Il perché del sostegno a distanza. La necessità dell’impegno di tutti per promuovere il progetto
Da Asmara, dall’Eritrea, ci arrivano sempre più nuove schede di bambini che sono stati inseriti nel programma di sostegno a distanza; specchio di una situazione sempre più drammatica. Le mamme, le donne, raramente i padri, si presentano alle porte delle abitazioni delle Suore della Congregazione del Buon Samaritano portando tra le mani una foto della loro famiglia vestita dei vestiti più belli che hanno, a volte presi in prestito. Questa foto è per loro importante perché sanno che essa è il loro biglietto da visita per entrare nelle grazie di una famiglia occidentale che li aiuterà mensilmente. I 26 euro al mese sono per loro la garanzia che i figli potranno mangiare, vestirsi, studiare.
Le suore seguono ogni famiglia, cercano quanto più possibile di tenere i rapporti tra loro e la famiglia italiana che li sostiene, spesso, oltre alle pagelle, agli auguri di natale, spediscono aggiornamenti e saluti che la stessa famiglia eritrea scrive in tigrino e che le suore traducono o in inglese o in italiano.
Il sostegno a distanza non è solo un atto caritatevole, spesso fa nascere rapporti di amicizia che durano tutta la vita. E’ un atto di solidarietà verso l’altro: si rinuncia mensilmente a qualcosa per dare ad un altro, che si conosce solo per foto, l’opportunità di costruirsi una vita.
Certo ci sono delle regole e delle precisazioni da fare: secondo il principio per il quale, se non si hanno impedimenti fisici, quando si diventa maggiorenni non si è più bambini e ci si deve prendere la responsabilità di vivere la propria vita contando sulle proprie forze, le suore aiutano i bambini e le loro famiglie fino al raggiungimento della maggiore età. Dopo si chiede alla famiglia italiana che li sostiene se vogliono continuare ad aiutare un fratellino più piccolo della stessa famiglia, se vogliono aiutare un ‘altro bambino o, come ultima soluzione, se vogliono interrompere del tutto il sostegno.
Sono ormai 36 anni che, prima come gruppo cattolico della parrocchia poi come Associazione Mariam Fraternità- ONLUS-, gestiamo dall’Italia il programma di sostegno a distanza. Molti iscritti al programma ci aiutano da sempre, hanno aiutato nel tempo più famiglie, hanno sostenuto più bambini, in alcuni casi essi davvero sono diventati una seconda famiglia.

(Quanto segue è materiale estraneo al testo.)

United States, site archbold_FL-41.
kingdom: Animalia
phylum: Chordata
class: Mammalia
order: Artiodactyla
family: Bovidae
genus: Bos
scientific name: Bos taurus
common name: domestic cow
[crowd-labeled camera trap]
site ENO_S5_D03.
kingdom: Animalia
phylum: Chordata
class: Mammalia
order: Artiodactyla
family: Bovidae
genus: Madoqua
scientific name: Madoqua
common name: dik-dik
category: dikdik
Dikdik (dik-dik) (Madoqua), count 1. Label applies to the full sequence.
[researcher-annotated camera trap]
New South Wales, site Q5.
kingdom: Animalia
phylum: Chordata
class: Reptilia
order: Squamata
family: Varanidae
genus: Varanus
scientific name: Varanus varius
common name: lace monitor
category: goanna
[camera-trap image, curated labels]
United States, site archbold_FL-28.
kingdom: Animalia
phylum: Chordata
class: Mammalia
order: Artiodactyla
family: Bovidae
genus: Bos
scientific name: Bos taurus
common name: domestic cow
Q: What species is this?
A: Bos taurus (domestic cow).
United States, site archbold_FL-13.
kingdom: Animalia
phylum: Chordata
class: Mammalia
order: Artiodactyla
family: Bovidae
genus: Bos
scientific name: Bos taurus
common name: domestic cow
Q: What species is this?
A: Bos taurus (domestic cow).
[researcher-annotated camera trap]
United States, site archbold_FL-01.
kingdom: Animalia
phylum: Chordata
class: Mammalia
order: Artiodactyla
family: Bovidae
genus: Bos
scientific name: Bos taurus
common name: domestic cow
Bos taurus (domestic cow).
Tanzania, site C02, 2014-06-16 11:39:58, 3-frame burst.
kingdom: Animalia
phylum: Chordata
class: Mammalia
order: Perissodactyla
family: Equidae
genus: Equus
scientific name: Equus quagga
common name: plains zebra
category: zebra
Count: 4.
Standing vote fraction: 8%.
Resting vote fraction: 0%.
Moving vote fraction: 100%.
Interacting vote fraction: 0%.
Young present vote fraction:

Gli anni passano, per tutti. Per aiutare chi adesso bussa alle porte delle Suore del Buon Samaritano, abbiamo bisogno che tutti voi che ci seguite vi impegniate a far conoscere quanto più possibile il lavoro che le Suore del Buon Samaritano fanno in Eritrea. Noi, ancora una volta, abbiamo bisogno di voi. Noi non abbiamo un budget destinato alle spese pubblicitarie, alla comunicazione. Teniamo il sito, la mailing list, siamo sui social, più per informare chi già ci conosce sulle attività che si svolgono in Eritrea che per aumentare il nostro numero di conoscenti e di possibili donatori. Questo vuol dire che siamo consci che veniamo letti da chi già ci aiuta. Per il futuro non possiamo far altro che chiedervi di far conoscere ai vostri amici, ai vostri conoscenti, ai vostri familiari qual è il lavoro che le Suore della Congregazione del Buon Samaritano fanno in Eritrea. Facendo conoscere il lavoro speriamo che qualcuno di loro si possa assumere l’onere di sostenere a distanza una famiglia.
Da parte nostra non possiamo negare una speranza a chi bussa, disperato, alle porte delle suore del Buon Samaritano. Speriamo di accontentare al più presto tutte le mamme, le nonne ed i padri, che da lontano sperano nel nostro aiuto.